■ **To do**:
1. Translate this sentence from the passage on the UK State Pension age change into French: "Men were not impacted at all by the change for women from 60 to 65."
2. Go on with the passage on the UK State Pension age change, starting after its final sentence.

■ **Source extract**:
-*-

Workers in France have staged weeks of protest against changes to the State Pension age. Transport disrupted. Work at oil refineries halted. Highways blocked. Airport fuel shortages threatened. Rubbish rotting in the streets. This is very different from when the United Kingdom’s Pensions Act 1995 became law, raising the pension age for women from 60 to 65, the age men qualified for the pension. Crucially, the French change was publicly advised for weeks before the Act passed the Parlement français and affects all French citizens equally.
For the UK, ultimately the change to 65 years applied to all women born after 1950 (1940s women were exempt) and the rise to 66, 67 and 68 years under subsequent Acts applies to both women and men. Yet the change heralded by the 1995 UK Act targeted for the transition women born in the 1950s as an exclusive group, without notification to them of the change.
In 2018 ‘BackTo60’ – campaigning for full restitution of moneys lost by 1950s born women (not for returning the pension age to 60 years) – ran a judicial review in the High Court and Court of Appeal. Both courts found against BackTo60, although both gave leave to appeal on all grounds, ultimately to the Supreme Court. Disappointingly, both courts saw men as discriminated against by the 60-65 pension age differential, existing since 1940. This omitted to recognise the reasons for the introduction of the differential and, more importantly, missed the point.
Under the Equality Act 2010 (and as standard discrimination law affirms) direct discrimination is less favourable treatment on the ground of a protected characteristic – here, age and sex. The Pensions Act 1995 introduced a regime that directly discriminated against 1950s-born women on the ground of both age and sex through explicit targetting.
First, sex. Men were not impacted at all by the change for women from 60 to 65. Men’s retirement and employment plans were not affected. Women’s were. Having planned for retirement at 60, women now had to revisit their plans, to their detriment. Furthermore, they had to beg employers to keep them on or search for a job to ensure them an income from 60 until they reached their new, and unplanned for, retirement age. In a job market unfriendly to older workers and particularly older-age women, this is clearly difficult or impossible, as affirmed by evidence to the CEDAWinLaw Tribunal hearing on the Pension Act.
Many 1950s-born women left school at 14 or 15, worked in the local shop or factory or, if fortunate, gained a job in the post office or bank (where they could never, at the time, become tellers – but were consigned to lower-paid clerk and typing jobs. Some did become teachers or nurses (both low-paid professions) or did go to university. However, the 1960s and 70s, when 1950s women gained their majority, were very different from today when, although the wage gap remains a disgrace, women’s opportunities are greater.
Peter Lilley, in his Second Reading Speech, claimed an aim of the 1995 Act was to encourage employer pension membership – yet many 1950s women had no such possibility and, anyway, many had broken employment due to maternity, childrearing and supporting husband’s careers.
Secondly, age. Schedule 4 ‘Equalisation’ in the 1995 Act set out the birthdates of 1950s women and when they would gain the state pension, some gaining it several months after their sixtieth birthday, some years after it. Many would not receive it on their birthdate, at whatever age they qualified. This means 1950s women as a group were less favourably treated than women born in any other decade (1940s women were explicitly exempted from the change and none but 1950s women were scheduled for the transition stage), and men born in any decade. Within the group, some 1950s-born women were treated less favourably than other 1950s-born women.

-*-

[Collection entries]

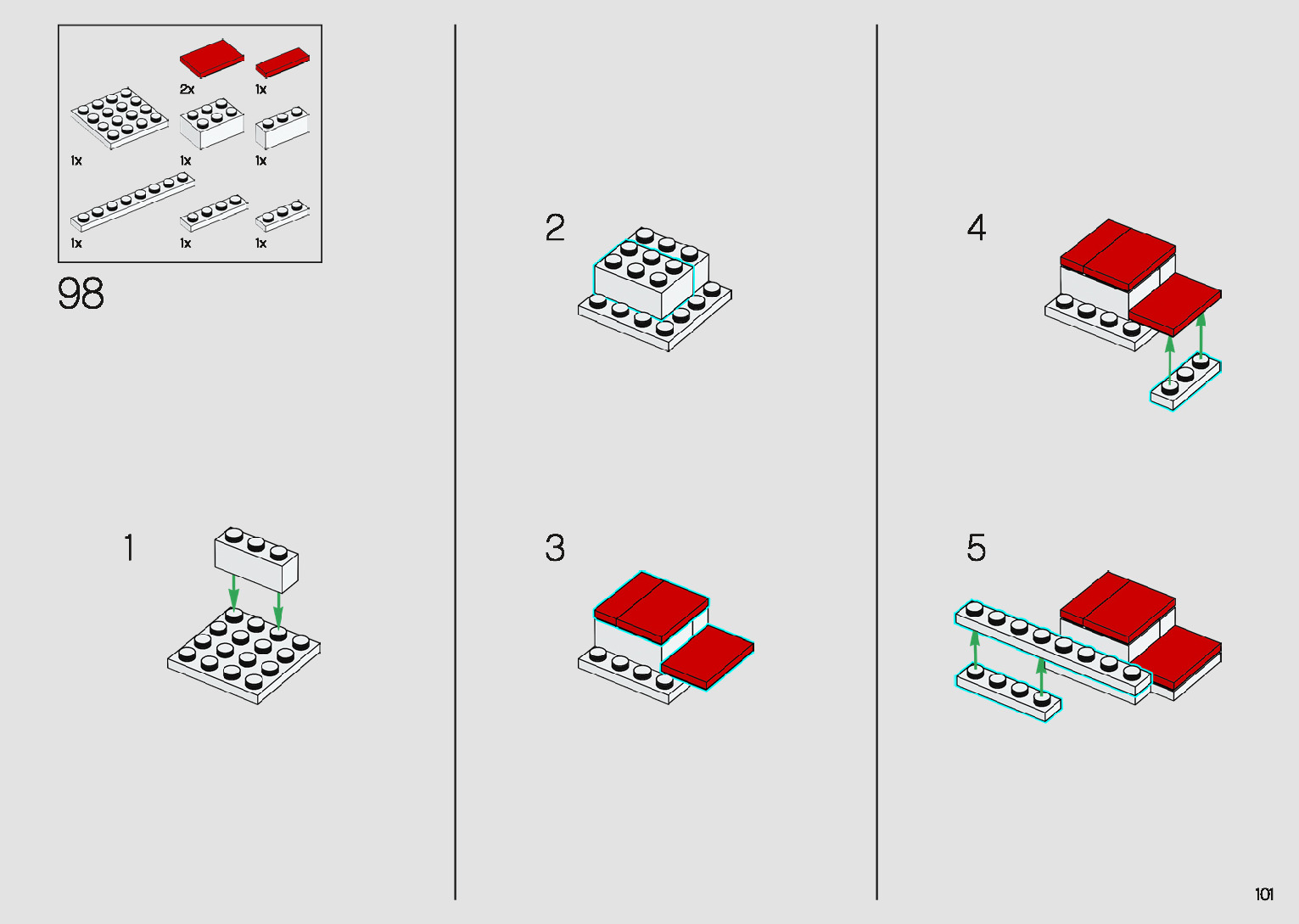 2x
1x
1x
1x
1x
1x
1x
1x
98
1
2
3
4
5
101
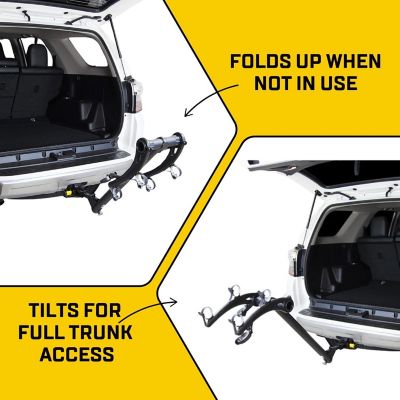 FOLDS UP WHEN NOT IN USE

TILTS FOR FULL TRUNK ACCESS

-*-

■ **Answer section**:
1. Les hommes n'ont pas du tout été touchés par le passage de 60 à 65 ans imposé aux femmes.

2.
When the case reached the Supreme Court, further failure to grasp the issues resulted in a dismissal, without any proper statement of reasons, as ‘out of time’. What date was selected for this contention is unclear. The date of the 1995 Act – if that is what the Supreme Court relied upon – is irrelevant. For judicial review, the key is decision-making. Every time the DWP calculates pension rights – whether electronically or manually – is a decision, and there lies a date upon which a claim can be made
On top of all this, failure to notify 1950s women left them in the lurch. Despite a legitimate expectation (after all, this is a significant economic change), some women have not been notified to this day. Some found out at random, from a friend, fellow worker or unionist – or even through an overhead conversation. For some, finding out came a month before they hit 60 years, or barely months before. An almost universal acknowledgment of maladministration within the Department of Works and Pensions (DWP) attests to this failure. In the BackTo60 judicial review it was argued for the DWP that the facility to notify 1950s women did not exist, overlooking P60s every employee receives – which could have carried a notice, and myriad other notification methods. Ironically (or consistent with a sex discrimination challenge) it was only when men were affected by the projected rise to 66 that the DWP began sending out any direct notifications, and it was only when men were affected that any Equality Impact Assessment was made.
Some 3.9m women are affected. Many have died, with health problems and desperation having an enormous impact on many more. Women – and some men supporters have taken to the streets once aware of the change, have contacted their MPs, and joined activist groups including BackTo60. Early Day Motions (EDMs) have been signed by MPs and petitions number signatures in thousands. Talks have been held with MPs and Sir George Howarth’s letter to the Prime Minister and Chancellor urging engagement through alternative dispute resolution (ADR) is signed by 38 MPs already, including leaders of five political parties – the True & Fair Party, Plaid Cymru, Alba Party, Green Party and DUP, with MPs Simon Fell and Peter Bone having pursued the matter in writing to the Secretary of State for Work and Pensions.
Some declare that fair and full restitution ‘is too much money’. Yet 1950s-born women paid into the National Insurance Scheme (NIS), the government using their monies to pay pensions of people retiring when 1950s women were paying in. Women paid in with a legitimate expectation that their payments would be honoured when their retirement age came. In not recognising the need for full restitution, the government retains the benefit of monies paid in by 1950s-born women, a ‘gift to government’ made by no one else. This is unjust enrichment on the government’s part and a denial to 1950s-born women of their legitimate entitlement.
It is not for women to beg. It is for government to come to the table with 1950s-born women to acknowledge their due – and pay it.